▶ **Excerpted text**:
William Arthur Dimmick (October 7, 1919 - October 19, 1984) was bishop of Northern Michigan in The Episcopal Church.

==Early life==
Dimmick was born in 1919, the third of six children, in Paducah, Kentucky. When William was thirteen his father died and in 1937, due to the Ohio River flood, he and his family were forced from their home for weeks until the water subsided. Dimmick served in the Pacific Ocean theater of World War II.

==Career==
Dimmick was a graduate of Berea College and held Masters and Doctoral degrees from Yale Divinity School. He was ordained deacon on March 19, 1955, by Bishop Theodore N. Barth of Tennessee and priest on October 28, 1955, by Bishop John Vander Horst. His first cure was St. Philip's, Nashville, Tennessee, where he was priest-in-charge from 1955 to 1960. From there he went to St. Mary's Cathedral, Memphis, first as canon and later as dean. During most of his tenure as dean, he also served as deputy to the General Convention. Also as dean, he was a member of the Tennessee Board of Examining Chaplains. From 1973 until his election to the episcopate, Dimmick was rector of Trinity Church, Southport, Connecticut. He was also a member of the Episcopal Church's Standing Liturgical Commission from 1973 until his death. Consecrated as Bishop of Northern Michigan in May 1975, Dimmick resigned that post in May 1981. He then served as assistant bishop in Minnesota, where he exercised an ecumenical ministry at a Roman Catholic abbey and university. For the year prior to his arrival here, he had been acting dean of Seabury-Western Theological Seminary in Evanston, Illinois. From August 1984 to his death, Dimmick served as assistant to the Rt. Rev. Bill Stough, Bishop of Alabama.

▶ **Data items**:
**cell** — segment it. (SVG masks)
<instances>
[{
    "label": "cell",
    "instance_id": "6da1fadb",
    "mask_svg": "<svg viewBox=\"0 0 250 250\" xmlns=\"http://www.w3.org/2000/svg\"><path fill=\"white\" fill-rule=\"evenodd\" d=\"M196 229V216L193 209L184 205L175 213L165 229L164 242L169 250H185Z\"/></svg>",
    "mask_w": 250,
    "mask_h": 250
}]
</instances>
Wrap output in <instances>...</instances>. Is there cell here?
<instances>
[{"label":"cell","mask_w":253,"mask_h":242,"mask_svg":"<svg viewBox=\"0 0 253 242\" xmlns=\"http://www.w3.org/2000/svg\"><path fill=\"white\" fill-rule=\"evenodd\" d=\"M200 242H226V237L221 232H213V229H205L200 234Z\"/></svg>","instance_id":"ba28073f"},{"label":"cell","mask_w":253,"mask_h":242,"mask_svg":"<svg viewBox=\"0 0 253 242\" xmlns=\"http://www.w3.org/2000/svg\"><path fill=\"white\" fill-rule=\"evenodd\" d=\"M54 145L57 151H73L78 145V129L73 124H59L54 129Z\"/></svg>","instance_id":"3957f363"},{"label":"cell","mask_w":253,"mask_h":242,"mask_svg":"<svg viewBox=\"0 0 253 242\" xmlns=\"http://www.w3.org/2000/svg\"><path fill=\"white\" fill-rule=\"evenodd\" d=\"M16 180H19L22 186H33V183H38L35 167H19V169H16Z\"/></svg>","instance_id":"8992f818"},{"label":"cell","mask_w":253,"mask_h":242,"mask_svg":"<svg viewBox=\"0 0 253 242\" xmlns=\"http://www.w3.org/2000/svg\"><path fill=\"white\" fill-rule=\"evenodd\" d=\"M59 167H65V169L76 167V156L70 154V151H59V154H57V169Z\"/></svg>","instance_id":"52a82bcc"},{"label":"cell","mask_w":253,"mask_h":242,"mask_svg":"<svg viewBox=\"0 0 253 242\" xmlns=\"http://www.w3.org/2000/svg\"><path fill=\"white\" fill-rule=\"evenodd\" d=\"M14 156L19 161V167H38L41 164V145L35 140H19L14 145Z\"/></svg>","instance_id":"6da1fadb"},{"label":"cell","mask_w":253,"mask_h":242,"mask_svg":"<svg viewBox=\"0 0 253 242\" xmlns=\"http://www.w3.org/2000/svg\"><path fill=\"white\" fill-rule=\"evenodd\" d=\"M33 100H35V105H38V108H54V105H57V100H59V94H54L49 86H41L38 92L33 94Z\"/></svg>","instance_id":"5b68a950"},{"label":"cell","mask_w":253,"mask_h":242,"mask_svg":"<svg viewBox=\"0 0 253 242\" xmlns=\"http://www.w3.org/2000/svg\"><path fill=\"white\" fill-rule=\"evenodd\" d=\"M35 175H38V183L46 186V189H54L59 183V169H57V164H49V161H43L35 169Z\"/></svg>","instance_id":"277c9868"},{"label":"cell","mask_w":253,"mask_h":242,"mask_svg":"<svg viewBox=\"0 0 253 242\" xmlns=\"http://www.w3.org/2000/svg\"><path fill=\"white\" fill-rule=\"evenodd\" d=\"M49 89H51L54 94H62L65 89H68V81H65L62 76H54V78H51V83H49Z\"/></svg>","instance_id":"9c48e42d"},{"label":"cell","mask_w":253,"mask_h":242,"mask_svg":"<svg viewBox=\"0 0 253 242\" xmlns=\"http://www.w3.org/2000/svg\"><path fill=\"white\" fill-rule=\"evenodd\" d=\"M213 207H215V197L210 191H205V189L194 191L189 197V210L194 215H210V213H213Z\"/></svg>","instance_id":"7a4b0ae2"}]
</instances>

▶ **The problem**:
Pick up the biography of William Arthur Dimmick right after its last sentence and carry it further. You don't need the data items for this.

▶ **Final answer**:
===Response to the assassination of Martin Luther King Jr.===

On April 5, 1968, the day after the assassination of Martin Luther King Jr., Memphis clergy from many churches and synagogues met at St. Mary's. In an impromptu move, Dimmick took up the cathedral's processional cross and led the assembled ministers down Poplar Avenue to City Hall to petition Mayor Henry C. Loeb to end the Memphis sanitation strike that King was in town to help negotiate. Nearly half of the cathedral's membership left during the following months, many in protest of Dimmick's gesture of racial unity.

==Personal life==
Dimmick died on October 19, 1984, in Birmingham, Alabama, three days after having undergone open heart surgery. He was 65. The funeral service was held October 22 in his hometown of Paducah.